Duplicate everything in the material below, from the line containing "Is (179,113) farther" down to the line containing "3. bush at bbox=(31, 107, 105, 134)", both included, with every line unchanged.

### INPUT ROWS

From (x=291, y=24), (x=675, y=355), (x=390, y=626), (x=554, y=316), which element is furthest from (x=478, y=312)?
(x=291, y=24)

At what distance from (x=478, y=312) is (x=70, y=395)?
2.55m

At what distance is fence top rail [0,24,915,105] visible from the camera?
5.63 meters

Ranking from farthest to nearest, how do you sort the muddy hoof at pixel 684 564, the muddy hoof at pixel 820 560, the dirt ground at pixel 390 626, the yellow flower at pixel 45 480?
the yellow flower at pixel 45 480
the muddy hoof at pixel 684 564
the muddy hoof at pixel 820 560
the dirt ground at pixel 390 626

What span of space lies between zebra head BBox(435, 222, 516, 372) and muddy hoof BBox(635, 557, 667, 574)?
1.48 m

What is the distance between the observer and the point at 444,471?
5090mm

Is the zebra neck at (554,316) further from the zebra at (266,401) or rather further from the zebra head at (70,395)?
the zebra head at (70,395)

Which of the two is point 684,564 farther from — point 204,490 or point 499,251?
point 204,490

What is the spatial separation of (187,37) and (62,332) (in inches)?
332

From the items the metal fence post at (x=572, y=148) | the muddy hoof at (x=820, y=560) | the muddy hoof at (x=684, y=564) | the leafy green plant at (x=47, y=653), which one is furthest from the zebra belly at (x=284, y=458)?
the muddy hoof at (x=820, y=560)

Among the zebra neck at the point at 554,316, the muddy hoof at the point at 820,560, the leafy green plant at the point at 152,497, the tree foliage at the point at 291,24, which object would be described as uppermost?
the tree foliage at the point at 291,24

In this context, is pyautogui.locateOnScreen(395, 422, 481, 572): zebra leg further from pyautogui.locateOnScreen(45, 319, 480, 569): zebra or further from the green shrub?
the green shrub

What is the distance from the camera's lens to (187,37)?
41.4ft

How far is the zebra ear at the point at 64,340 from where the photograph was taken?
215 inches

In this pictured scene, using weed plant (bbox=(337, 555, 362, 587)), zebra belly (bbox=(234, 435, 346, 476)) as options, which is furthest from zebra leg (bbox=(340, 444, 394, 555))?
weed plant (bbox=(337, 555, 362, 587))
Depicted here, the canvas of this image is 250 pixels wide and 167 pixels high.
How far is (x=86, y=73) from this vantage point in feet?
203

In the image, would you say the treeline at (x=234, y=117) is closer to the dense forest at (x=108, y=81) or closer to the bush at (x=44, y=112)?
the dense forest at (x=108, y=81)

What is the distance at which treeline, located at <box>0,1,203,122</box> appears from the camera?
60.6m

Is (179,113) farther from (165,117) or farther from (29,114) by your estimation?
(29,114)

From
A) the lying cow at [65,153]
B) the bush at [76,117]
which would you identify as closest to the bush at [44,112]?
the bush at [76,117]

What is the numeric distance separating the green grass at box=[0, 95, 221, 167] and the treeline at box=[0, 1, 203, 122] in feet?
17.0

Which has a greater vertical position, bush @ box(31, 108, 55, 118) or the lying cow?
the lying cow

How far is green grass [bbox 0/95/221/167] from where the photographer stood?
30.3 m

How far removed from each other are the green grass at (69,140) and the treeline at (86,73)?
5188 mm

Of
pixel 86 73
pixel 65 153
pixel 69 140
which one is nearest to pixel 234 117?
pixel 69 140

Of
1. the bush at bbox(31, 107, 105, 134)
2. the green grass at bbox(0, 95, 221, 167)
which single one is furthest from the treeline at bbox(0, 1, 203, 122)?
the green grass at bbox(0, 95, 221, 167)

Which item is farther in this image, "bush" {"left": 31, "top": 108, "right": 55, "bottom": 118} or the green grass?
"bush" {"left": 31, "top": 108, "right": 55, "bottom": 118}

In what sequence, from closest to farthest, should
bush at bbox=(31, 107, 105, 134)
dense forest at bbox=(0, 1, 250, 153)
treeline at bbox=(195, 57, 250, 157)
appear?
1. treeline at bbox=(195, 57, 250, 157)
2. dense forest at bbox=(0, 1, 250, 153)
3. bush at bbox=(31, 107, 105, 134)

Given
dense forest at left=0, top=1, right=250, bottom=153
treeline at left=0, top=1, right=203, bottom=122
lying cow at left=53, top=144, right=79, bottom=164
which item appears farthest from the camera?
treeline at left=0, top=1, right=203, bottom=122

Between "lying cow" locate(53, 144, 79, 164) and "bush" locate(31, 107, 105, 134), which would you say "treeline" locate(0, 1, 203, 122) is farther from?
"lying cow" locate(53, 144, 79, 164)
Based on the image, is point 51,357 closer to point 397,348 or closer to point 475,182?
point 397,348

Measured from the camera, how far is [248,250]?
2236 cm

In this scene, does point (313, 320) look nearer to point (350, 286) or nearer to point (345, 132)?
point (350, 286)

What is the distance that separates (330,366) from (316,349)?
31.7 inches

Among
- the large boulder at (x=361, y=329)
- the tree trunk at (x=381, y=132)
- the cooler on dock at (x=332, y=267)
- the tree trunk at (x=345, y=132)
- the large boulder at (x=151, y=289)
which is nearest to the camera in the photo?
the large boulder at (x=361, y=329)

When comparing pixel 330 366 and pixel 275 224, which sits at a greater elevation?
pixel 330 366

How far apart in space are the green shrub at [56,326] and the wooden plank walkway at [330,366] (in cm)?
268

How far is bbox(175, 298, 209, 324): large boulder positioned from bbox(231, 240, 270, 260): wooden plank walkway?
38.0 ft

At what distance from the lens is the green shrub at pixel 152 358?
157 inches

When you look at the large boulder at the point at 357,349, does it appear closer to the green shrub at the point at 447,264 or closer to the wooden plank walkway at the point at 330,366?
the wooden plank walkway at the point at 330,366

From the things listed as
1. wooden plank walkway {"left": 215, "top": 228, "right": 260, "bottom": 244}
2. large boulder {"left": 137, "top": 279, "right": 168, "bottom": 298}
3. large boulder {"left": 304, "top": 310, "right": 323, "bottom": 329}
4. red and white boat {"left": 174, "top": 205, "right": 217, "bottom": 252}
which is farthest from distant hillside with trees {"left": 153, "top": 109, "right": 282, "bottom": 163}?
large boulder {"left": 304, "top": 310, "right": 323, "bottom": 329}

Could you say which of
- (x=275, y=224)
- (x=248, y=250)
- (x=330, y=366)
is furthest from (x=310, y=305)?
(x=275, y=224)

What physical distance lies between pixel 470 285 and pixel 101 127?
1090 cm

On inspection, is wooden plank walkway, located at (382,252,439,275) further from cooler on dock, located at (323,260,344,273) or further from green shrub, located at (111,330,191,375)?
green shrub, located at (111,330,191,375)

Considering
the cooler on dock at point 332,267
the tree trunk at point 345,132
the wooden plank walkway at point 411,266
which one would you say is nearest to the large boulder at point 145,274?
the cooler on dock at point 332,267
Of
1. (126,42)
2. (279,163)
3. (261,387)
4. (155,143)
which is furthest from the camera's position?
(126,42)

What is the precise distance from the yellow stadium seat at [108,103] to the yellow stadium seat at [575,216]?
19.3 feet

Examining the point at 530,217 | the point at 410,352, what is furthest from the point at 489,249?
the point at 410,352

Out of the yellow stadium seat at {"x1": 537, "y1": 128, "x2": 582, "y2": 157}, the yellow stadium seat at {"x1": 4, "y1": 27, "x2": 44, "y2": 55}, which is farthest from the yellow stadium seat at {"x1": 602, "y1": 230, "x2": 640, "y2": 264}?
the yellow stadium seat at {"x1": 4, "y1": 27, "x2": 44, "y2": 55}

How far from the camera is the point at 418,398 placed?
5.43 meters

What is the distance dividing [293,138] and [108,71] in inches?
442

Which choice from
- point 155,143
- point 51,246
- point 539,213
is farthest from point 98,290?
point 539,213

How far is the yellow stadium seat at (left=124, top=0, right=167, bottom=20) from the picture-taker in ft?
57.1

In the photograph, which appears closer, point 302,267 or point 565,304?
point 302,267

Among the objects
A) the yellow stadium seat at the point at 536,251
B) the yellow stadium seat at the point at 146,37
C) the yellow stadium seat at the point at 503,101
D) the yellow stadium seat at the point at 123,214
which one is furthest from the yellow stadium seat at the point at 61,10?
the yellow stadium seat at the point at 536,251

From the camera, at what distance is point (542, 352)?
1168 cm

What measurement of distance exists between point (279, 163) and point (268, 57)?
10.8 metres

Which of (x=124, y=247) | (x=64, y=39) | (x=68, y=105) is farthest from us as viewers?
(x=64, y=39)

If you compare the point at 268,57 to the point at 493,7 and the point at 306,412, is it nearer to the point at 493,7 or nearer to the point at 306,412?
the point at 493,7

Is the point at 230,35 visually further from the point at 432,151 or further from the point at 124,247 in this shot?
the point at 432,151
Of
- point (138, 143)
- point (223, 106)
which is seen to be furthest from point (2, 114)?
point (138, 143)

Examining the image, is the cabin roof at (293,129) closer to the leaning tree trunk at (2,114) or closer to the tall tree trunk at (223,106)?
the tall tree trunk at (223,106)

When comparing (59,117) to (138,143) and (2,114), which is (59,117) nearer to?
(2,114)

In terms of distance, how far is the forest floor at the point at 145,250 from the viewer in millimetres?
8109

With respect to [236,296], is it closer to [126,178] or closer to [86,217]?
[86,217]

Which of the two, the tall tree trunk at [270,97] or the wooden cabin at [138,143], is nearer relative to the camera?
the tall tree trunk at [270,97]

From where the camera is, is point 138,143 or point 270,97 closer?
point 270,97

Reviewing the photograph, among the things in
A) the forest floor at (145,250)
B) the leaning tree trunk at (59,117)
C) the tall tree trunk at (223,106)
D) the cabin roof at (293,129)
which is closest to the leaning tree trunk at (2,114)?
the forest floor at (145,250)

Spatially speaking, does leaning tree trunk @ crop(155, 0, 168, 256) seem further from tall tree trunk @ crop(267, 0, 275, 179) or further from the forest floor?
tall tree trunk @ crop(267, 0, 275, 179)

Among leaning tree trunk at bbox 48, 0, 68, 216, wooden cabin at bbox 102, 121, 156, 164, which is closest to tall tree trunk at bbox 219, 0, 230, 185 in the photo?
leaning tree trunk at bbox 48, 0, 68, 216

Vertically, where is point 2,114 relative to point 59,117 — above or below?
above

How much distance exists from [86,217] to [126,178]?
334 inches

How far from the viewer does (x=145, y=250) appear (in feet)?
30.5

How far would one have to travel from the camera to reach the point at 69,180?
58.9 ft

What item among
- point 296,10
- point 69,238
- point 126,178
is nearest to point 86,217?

######

• _ANSWER TO THE EXERCISE_:
Is (179,113) farther from (165,117) or farther from (29,114) by your estimation?
(29,114)

From
A) the lying cow at [65,153]
B) the bush at [76,117]
which would you identify as closest to the bush at [44,112]?
the bush at [76,117]

What is the numeric distance separating the green grass at box=[0, 95, 221, 167] and the treeline at box=[0, 1, 203, 122] in feet?
17.0

Which has a greater vertical position, bush @ box(31, 108, 55, 118) or the lying cow?
the lying cow

How far is green grass [bbox 0/95/221/167] from where the photographer stood?
30.3 m

How far removed from each other are the green grass at (69,140) and the treeline at (86,73)?
5188 mm

Of
pixel 86 73
pixel 65 153
pixel 69 140
which one is nearest to pixel 234 117?
pixel 69 140

Of
1. the bush at bbox(31, 107, 105, 134)
2. the green grass at bbox(0, 95, 221, 167)
which single one is furthest from the treeline at bbox(0, 1, 203, 122)?
the green grass at bbox(0, 95, 221, 167)

Which item is farther in this image, "bush" {"left": 31, "top": 108, "right": 55, "bottom": 118} or the green grass?
"bush" {"left": 31, "top": 108, "right": 55, "bottom": 118}

In what sequence, from closest to farthest, should
bush at bbox=(31, 107, 105, 134)
dense forest at bbox=(0, 1, 250, 153)
treeline at bbox=(195, 57, 250, 157)
appear?
1. treeline at bbox=(195, 57, 250, 157)
2. dense forest at bbox=(0, 1, 250, 153)
3. bush at bbox=(31, 107, 105, 134)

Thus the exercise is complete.